**Exercice proposé 1:** Dans l'extrait sur la pièce de Koltès, quelle est la dernière réplique du client ?

**Extrait à lire:**
————
Cette citation, et tout particulièrement la forme restrictive « n’ont pas d’autre choix » font apparaître un autre aspect passionnant de la pièce: son rapport à la tragédie. En effet, il semblerait que cette pièce s’arrête où les tragédies commencent generalement, sur un acte, parfois violent, toujours irréparable : le meurtre du père de Chimène par Rodrigue, l’assassinat du père d’Hamlet, le combat à mort entre les deux frères d’Antigone, etc. Mais dans la pièce de Koltès on n’assiste pas à cet acte de violence irréparable, qui est seulement annoncé par la dernière réplique du client : « Alors, quelle arme ? » Dans la solitude des champs de coton, c’est la pièce qui donne à voir les coulisses du tragique, qui répond à la question: comment on en est arrivés là ? Le dialogue du dealer et du client c’est « les pourparlers » avant la guerre.

Voilà une des raisons qui m’ont conduite à cette dernière piste interprétative : le dialogue entre le dealer et le client comme métaphore du rapport entre le théâtre et les spectateurs. Il y a bien une tragédie qui se joue dans la pièce de Koltès, mais ce n’est pas une tragédie mortelle, une tragédie de séparation inévitable ou une tragédie criminelle, de quelque sorte que soit le crime. C’est une tragédie particulièrement moderne et pourtant éternelle, celle de l’incompréhension, du besoin d’être entendu qui prend le pas sur l’envie d’écouter. On peut ainsi interpréter la présence récurrente de formules hypothétiques : les deux personnages font des suppositions sur l’autre à partir de leurs préjugés, parlent d’eux-mêmes, mais n’écoutent pas la vérité de l’autre.

« La vraie et terrible cruauté est celle de l’homme ou de l’animal qui rend l’homme ou l’animal inachevé, qui l’interrompt comme des points de suspension au milieu d’une phrase, qui se détourne de lui après l’avoir regardé, qui fait, de l’animal ou de l’homme, une erreur du regard, une erreur du jugement, une erreur, comme une lettre qu’on a commencée et qu’on froisse brutalement juste après avoir écrit la date. »
————
**Support de travail:**
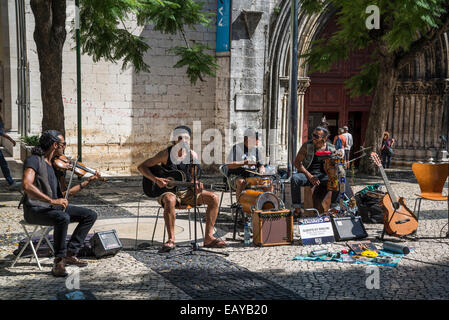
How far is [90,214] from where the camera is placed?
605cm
————
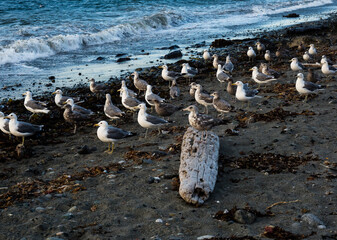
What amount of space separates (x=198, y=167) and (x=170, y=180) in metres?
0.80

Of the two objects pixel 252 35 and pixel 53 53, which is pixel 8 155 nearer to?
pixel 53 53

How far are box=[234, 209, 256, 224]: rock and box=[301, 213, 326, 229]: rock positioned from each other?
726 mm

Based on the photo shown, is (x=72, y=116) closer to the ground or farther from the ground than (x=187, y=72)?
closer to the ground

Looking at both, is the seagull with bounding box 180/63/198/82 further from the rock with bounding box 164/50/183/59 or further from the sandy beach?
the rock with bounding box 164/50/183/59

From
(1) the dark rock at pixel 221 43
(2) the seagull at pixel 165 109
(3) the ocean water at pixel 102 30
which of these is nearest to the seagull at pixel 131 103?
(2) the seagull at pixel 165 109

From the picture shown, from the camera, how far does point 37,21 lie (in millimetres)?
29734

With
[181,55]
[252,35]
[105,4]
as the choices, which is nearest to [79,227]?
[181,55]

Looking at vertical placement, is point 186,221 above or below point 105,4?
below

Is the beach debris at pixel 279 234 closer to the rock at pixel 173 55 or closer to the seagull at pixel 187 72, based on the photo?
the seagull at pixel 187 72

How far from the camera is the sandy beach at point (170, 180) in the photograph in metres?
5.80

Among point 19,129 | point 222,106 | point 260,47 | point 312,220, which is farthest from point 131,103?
————
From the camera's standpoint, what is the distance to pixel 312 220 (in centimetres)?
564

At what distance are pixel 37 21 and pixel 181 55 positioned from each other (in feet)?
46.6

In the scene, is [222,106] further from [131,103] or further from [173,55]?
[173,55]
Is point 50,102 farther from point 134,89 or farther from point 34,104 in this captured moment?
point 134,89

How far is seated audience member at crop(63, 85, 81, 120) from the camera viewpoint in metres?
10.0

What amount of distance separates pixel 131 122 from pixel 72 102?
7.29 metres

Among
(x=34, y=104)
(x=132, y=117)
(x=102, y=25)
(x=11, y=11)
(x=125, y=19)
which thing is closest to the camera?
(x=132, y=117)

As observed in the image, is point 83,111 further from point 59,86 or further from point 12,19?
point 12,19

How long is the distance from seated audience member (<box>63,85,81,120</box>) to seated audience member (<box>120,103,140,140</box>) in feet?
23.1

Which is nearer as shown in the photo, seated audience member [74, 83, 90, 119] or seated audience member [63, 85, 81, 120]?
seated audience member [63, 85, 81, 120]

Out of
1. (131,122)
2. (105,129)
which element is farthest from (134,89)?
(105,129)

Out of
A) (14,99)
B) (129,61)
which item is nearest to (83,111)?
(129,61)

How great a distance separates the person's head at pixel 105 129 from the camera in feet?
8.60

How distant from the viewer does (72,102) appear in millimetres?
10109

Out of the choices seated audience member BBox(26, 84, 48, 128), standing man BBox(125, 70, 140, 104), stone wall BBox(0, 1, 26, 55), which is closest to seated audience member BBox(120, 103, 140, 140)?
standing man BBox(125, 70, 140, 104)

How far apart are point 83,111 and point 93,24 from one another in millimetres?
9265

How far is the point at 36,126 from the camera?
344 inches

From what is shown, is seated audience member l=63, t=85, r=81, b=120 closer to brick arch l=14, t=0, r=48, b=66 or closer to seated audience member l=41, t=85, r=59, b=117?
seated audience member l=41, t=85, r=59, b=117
————
**Exercice proposé 2:** Recopiez à l'identique, dans les enregistrements, les lignes allant de celle qui contient « From the picture » jusqu'à celle qui contient « Among point 19,129 », ces deux lignes comprises.

**Corrigé 1:** « Alors, quelle arme ? »

**Corrigé 2:**
From the picture shown, from the camera, how far does point 37,21 lie (in millimetres)?
29734

With
[181,55]
[252,35]
[105,4]
as the choices, which is nearest to [79,227]?
[181,55]

Looking at vertical placement, is point 186,221 above or below point 105,4?
below

Is the beach debris at pixel 279 234 closer to the rock at pixel 173 55 or closer to the seagull at pixel 187 72, based on the photo?
the seagull at pixel 187 72

How far from the camera is the sandy beach at point (170, 180) in the photograph in metres?
5.80

Among point 19,129 | point 222,106 | point 260,47 | point 312,220, which is farthest from point 131,103?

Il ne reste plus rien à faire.